Предложенный текст:
* * * *

Большинство старых фильмов – плохие фильмы. Как и большинство новых фильмов. Как и большинство книг. Но есть вещи, которые остаются на века. Есть очень старые фильмы, в которых я не вижу никакой архаики. Нет никакой архаики в фильме Робера Брессона «Приговорённый к смерти бежал». Или в «Фанни и Александр» Ингмара Бергмана. А есть фильмы, в которых эта архаика присутствует. Но нас ведь не смущает некоторая архаика в языке Лермонтова, Достоевского и Толстого.

Принято считать, что русская литература началась с Пушкина. Были, конечно, Сумароков, Ломоносов, Тредиаковский и прочие, но с Пушкина началась русская литература, какой мы ее представляем. Есть ли такой человек в кино? Разделивший её историю на «до и после».

Пушкин стоит особняком истории русской литературы, потому что Пушкин – это не только русская литература, но и русский язык. Но кино с самого начала его развития было интернациональным – особенно немое кино. Для нашего кино я бы такой фигурой назвал Эйзенштейна. Он, пожалуй, первым из практиков кино вводил кино в систему всей мировой культуры, показывая, что в кино происходят те же процессы и работают те же связи, что в живописи, литературе, музыке, языке.

А для мирового кино?

Дэвид Уорк Гриффит – он научился рассказывать истории, где сюжет уже не равен фабуле, и Чарли Чаплин – он существенно разрушил наши представления о границе жанров, о месте автора в кино. И тот же Эйзенштейн – это, разумеется, фигура мировой величины.

В Пушкине замечательна, кроме всего прочего, его абсолютная свобода, гармония, доступность очень разным слоям читателей (не все всё считывают, но это есть). К Эйзенштейну это всё-таки не относится, а вот к Чаплину и Гриффиту – относится безусловно.

О хранении архивного кино

В одном из ваших интервью вы говорили, что нужно хранить все архивные материалы на оригинальных носителях. Рукописи Пушкина – на бумаге, кино, снятое на пленке – продолжать хранить на пленке, а цифровые данные – на цифровых носителях. Не кажется ли вам, что в случае хранения в цифре, мы можем очень легко потерять все данные? Если вся знаковая современная литература, так или иначе, существует в бумаге, то интересно, каким образом хранятся все фильмы?

Это огромная головная боль. Хранить всё нужно, действительно, на оригинальных носителях. Просто потому что при переносе очень часто происходит потеря качества. И когда ты переводишь на плёнку фильм, рождённый на цифре. И в обратной ситуации – при переносе с плёнки на цифру, при сканировании – тоже может «вылезти» что-то, что не должно быть видно или слышно.

Для того чтобы сохранить материал на цифре, его нужно хранить как минимум в двух экземплярах и регулярно раз в 3-5 лет переписывать, контролируя этот процесс. Кроме того, что это огромные объемы данных, это ещё и очень дорого. Это оказывается в несколько раз дороже, чем хранение на пленке. Но, конечно, этим нужно заниматься, тратить эти деньги, строить цифровые хранилища. И при этом продолжать хранить плёнку, которой накопилось Бог знает сколько за последние 120 лет и на которой, к тому же, до сих пор ещё снимают кино.

* * * *

Задание и требования:
Установите, согласуется ли с фрагментом интервью каждое из утверждений: 1. Хранение материала в цифре обходится дороже, чем хранение на плёнке. 2. Цифровой материал достаточно хранить в одном экземпляре. 3. На плёнку кино сейчас уже не снимают. Для каждого дайте ответ «да» или «нет» и приведите решающие слова фрагмента дословной цитатой. Отвечайте, опираясь исключительно на фрагмент интервью.

Исходные данные:

* * * *

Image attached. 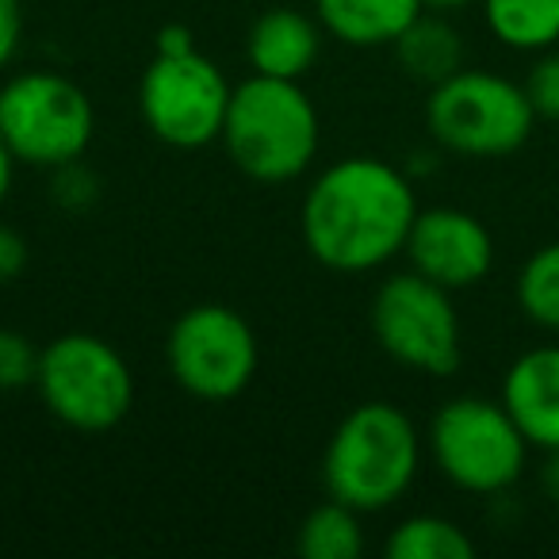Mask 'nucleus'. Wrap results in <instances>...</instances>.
<instances>
[{"mask_svg": "<svg viewBox=\"0 0 559 559\" xmlns=\"http://www.w3.org/2000/svg\"><path fill=\"white\" fill-rule=\"evenodd\" d=\"M418 211L411 177L395 162L353 154L330 162L307 185L299 234L322 269L365 276L403 257Z\"/></svg>", "mask_w": 559, "mask_h": 559, "instance_id": "f257e3e1", "label": "nucleus"}, {"mask_svg": "<svg viewBox=\"0 0 559 559\" xmlns=\"http://www.w3.org/2000/svg\"><path fill=\"white\" fill-rule=\"evenodd\" d=\"M218 142L241 177L257 185H292L319 157L322 119L299 81L249 73L230 88Z\"/></svg>", "mask_w": 559, "mask_h": 559, "instance_id": "f03ea898", "label": "nucleus"}, {"mask_svg": "<svg viewBox=\"0 0 559 559\" xmlns=\"http://www.w3.org/2000/svg\"><path fill=\"white\" fill-rule=\"evenodd\" d=\"M421 472V433L399 403L372 399L345 414L322 452V487L360 513L403 502Z\"/></svg>", "mask_w": 559, "mask_h": 559, "instance_id": "7ed1b4c3", "label": "nucleus"}, {"mask_svg": "<svg viewBox=\"0 0 559 559\" xmlns=\"http://www.w3.org/2000/svg\"><path fill=\"white\" fill-rule=\"evenodd\" d=\"M39 403L78 433H108L134 406V372L111 342L73 330L39 349Z\"/></svg>", "mask_w": 559, "mask_h": 559, "instance_id": "20e7f679", "label": "nucleus"}, {"mask_svg": "<svg viewBox=\"0 0 559 559\" xmlns=\"http://www.w3.org/2000/svg\"><path fill=\"white\" fill-rule=\"evenodd\" d=\"M0 139L20 165L58 169L88 154L96 108L73 78L55 70H20L0 81Z\"/></svg>", "mask_w": 559, "mask_h": 559, "instance_id": "39448f33", "label": "nucleus"}, {"mask_svg": "<svg viewBox=\"0 0 559 559\" xmlns=\"http://www.w3.org/2000/svg\"><path fill=\"white\" fill-rule=\"evenodd\" d=\"M433 467L464 495H502L525 475V433L502 399L456 395L433 414L426 433Z\"/></svg>", "mask_w": 559, "mask_h": 559, "instance_id": "423d86ee", "label": "nucleus"}, {"mask_svg": "<svg viewBox=\"0 0 559 559\" xmlns=\"http://www.w3.org/2000/svg\"><path fill=\"white\" fill-rule=\"evenodd\" d=\"M536 111L525 85L490 70H456L426 96V131L456 157H506L528 142Z\"/></svg>", "mask_w": 559, "mask_h": 559, "instance_id": "0eeeda50", "label": "nucleus"}, {"mask_svg": "<svg viewBox=\"0 0 559 559\" xmlns=\"http://www.w3.org/2000/svg\"><path fill=\"white\" fill-rule=\"evenodd\" d=\"M372 337L406 372L452 376L464 360L460 345V314L452 292L406 269L388 276L372 296Z\"/></svg>", "mask_w": 559, "mask_h": 559, "instance_id": "6e6552de", "label": "nucleus"}, {"mask_svg": "<svg viewBox=\"0 0 559 559\" xmlns=\"http://www.w3.org/2000/svg\"><path fill=\"white\" fill-rule=\"evenodd\" d=\"M165 368L185 395L200 403H230L257 380L261 345L241 311L226 304H200L169 326Z\"/></svg>", "mask_w": 559, "mask_h": 559, "instance_id": "1a4fd4ad", "label": "nucleus"}, {"mask_svg": "<svg viewBox=\"0 0 559 559\" xmlns=\"http://www.w3.org/2000/svg\"><path fill=\"white\" fill-rule=\"evenodd\" d=\"M230 88L226 73L200 50L154 55L139 78L142 127L173 150L211 146L223 139Z\"/></svg>", "mask_w": 559, "mask_h": 559, "instance_id": "9d476101", "label": "nucleus"}, {"mask_svg": "<svg viewBox=\"0 0 559 559\" xmlns=\"http://www.w3.org/2000/svg\"><path fill=\"white\" fill-rule=\"evenodd\" d=\"M406 264L449 292H467L495 269V238L487 223L460 207H426L411 226Z\"/></svg>", "mask_w": 559, "mask_h": 559, "instance_id": "9b49d317", "label": "nucleus"}, {"mask_svg": "<svg viewBox=\"0 0 559 559\" xmlns=\"http://www.w3.org/2000/svg\"><path fill=\"white\" fill-rule=\"evenodd\" d=\"M502 406L533 449H559V345H536L513 360L502 376Z\"/></svg>", "mask_w": 559, "mask_h": 559, "instance_id": "f8f14e48", "label": "nucleus"}, {"mask_svg": "<svg viewBox=\"0 0 559 559\" xmlns=\"http://www.w3.org/2000/svg\"><path fill=\"white\" fill-rule=\"evenodd\" d=\"M319 16H307L299 9H269L253 20L246 35V62L261 78L304 81L322 55Z\"/></svg>", "mask_w": 559, "mask_h": 559, "instance_id": "ddd939ff", "label": "nucleus"}, {"mask_svg": "<svg viewBox=\"0 0 559 559\" xmlns=\"http://www.w3.org/2000/svg\"><path fill=\"white\" fill-rule=\"evenodd\" d=\"M421 12V0H314L322 32L353 50L391 47Z\"/></svg>", "mask_w": 559, "mask_h": 559, "instance_id": "4468645a", "label": "nucleus"}, {"mask_svg": "<svg viewBox=\"0 0 559 559\" xmlns=\"http://www.w3.org/2000/svg\"><path fill=\"white\" fill-rule=\"evenodd\" d=\"M395 62L418 85H441L444 78H452L456 70H464V39L456 27L444 20V12H421L395 43Z\"/></svg>", "mask_w": 559, "mask_h": 559, "instance_id": "2eb2a0df", "label": "nucleus"}, {"mask_svg": "<svg viewBox=\"0 0 559 559\" xmlns=\"http://www.w3.org/2000/svg\"><path fill=\"white\" fill-rule=\"evenodd\" d=\"M483 24L521 55L551 50L559 43V0H483Z\"/></svg>", "mask_w": 559, "mask_h": 559, "instance_id": "dca6fc26", "label": "nucleus"}, {"mask_svg": "<svg viewBox=\"0 0 559 559\" xmlns=\"http://www.w3.org/2000/svg\"><path fill=\"white\" fill-rule=\"evenodd\" d=\"M365 513L326 495L304 518L296 533V551L304 559H357L365 551Z\"/></svg>", "mask_w": 559, "mask_h": 559, "instance_id": "f3484780", "label": "nucleus"}, {"mask_svg": "<svg viewBox=\"0 0 559 559\" xmlns=\"http://www.w3.org/2000/svg\"><path fill=\"white\" fill-rule=\"evenodd\" d=\"M388 559H472L475 540L441 513H414L388 533Z\"/></svg>", "mask_w": 559, "mask_h": 559, "instance_id": "a211bd4d", "label": "nucleus"}, {"mask_svg": "<svg viewBox=\"0 0 559 559\" xmlns=\"http://www.w3.org/2000/svg\"><path fill=\"white\" fill-rule=\"evenodd\" d=\"M518 307L533 326L559 334V241L536 249L518 272Z\"/></svg>", "mask_w": 559, "mask_h": 559, "instance_id": "6ab92c4d", "label": "nucleus"}, {"mask_svg": "<svg viewBox=\"0 0 559 559\" xmlns=\"http://www.w3.org/2000/svg\"><path fill=\"white\" fill-rule=\"evenodd\" d=\"M39 376V345L20 330L0 326V395L35 388Z\"/></svg>", "mask_w": 559, "mask_h": 559, "instance_id": "aec40b11", "label": "nucleus"}, {"mask_svg": "<svg viewBox=\"0 0 559 559\" xmlns=\"http://www.w3.org/2000/svg\"><path fill=\"white\" fill-rule=\"evenodd\" d=\"M50 200L62 211H88L100 200V180H96V173L85 165V157L50 169Z\"/></svg>", "mask_w": 559, "mask_h": 559, "instance_id": "412c9836", "label": "nucleus"}, {"mask_svg": "<svg viewBox=\"0 0 559 559\" xmlns=\"http://www.w3.org/2000/svg\"><path fill=\"white\" fill-rule=\"evenodd\" d=\"M525 96H528V104H533L536 116L556 119V123H559V50L544 55L540 62L528 70Z\"/></svg>", "mask_w": 559, "mask_h": 559, "instance_id": "4be33fe9", "label": "nucleus"}, {"mask_svg": "<svg viewBox=\"0 0 559 559\" xmlns=\"http://www.w3.org/2000/svg\"><path fill=\"white\" fill-rule=\"evenodd\" d=\"M27 261H32L27 238L16 230V226L0 223V288H4V284H16V280L27 272Z\"/></svg>", "mask_w": 559, "mask_h": 559, "instance_id": "5701e85b", "label": "nucleus"}, {"mask_svg": "<svg viewBox=\"0 0 559 559\" xmlns=\"http://www.w3.org/2000/svg\"><path fill=\"white\" fill-rule=\"evenodd\" d=\"M24 47V0H0V73L9 70Z\"/></svg>", "mask_w": 559, "mask_h": 559, "instance_id": "b1692460", "label": "nucleus"}, {"mask_svg": "<svg viewBox=\"0 0 559 559\" xmlns=\"http://www.w3.org/2000/svg\"><path fill=\"white\" fill-rule=\"evenodd\" d=\"M188 50H195V39L188 27L169 24L157 32V55H188Z\"/></svg>", "mask_w": 559, "mask_h": 559, "instance_id": "393cba45", "label": "nucleus"}, {"mask_svg": "<svg viewBox=\"0 0 559 559\" xmlns=\"http://www.w3.org/2000/svg\"><path fill=\"white\" fill-rule=\"evenodd\" d=\"M16 154L9 150V142L0 139V207L9 203V195H12V188H16Z\"/></svg>", "mask_w": 559, "mask_h": 559, "instance_id": "a878e982", "label": "nucleus"}, {"mask_svg": "<svg viewBox=\"0 0 559 559\" xmlns=\"http://www.w3.org/2000/svg\"><path fill=\"white\" fill-rule=\"evenodd\" d=\"M540 487H544V495H548L551 502L559 506V449L548 452V460H544V467H540Z\"/></svg>", "mask_w": 559, "mask_h": 559, "instance_id": "bb28decb", "label": "nucleus"}, {"mask_svg": "<svg viewBox=\"0 0 559 559\" xmlns=\"http://www.w3.org/2000/svg\"><path fill=\"white\" fill-rule=\"evenodd\" d=\"M421 4H426L429 12H444V16H449V12L467 9V4H472V0H421Z\"/></svg>", "mask_w": 559, "mask_h": 559, "instance_id": "cd10ccee", "label": "nucleus"}]
</instances>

* * * *

Ответ:
1. Да: «Это оказывается в несколько раз дороже, чем хранение на пленке».
2. Нет: «его нужно хранить как минимум в двух экземплярах».
3. Нет: «на которой, к тому же, до сих пор ещё снимают кино».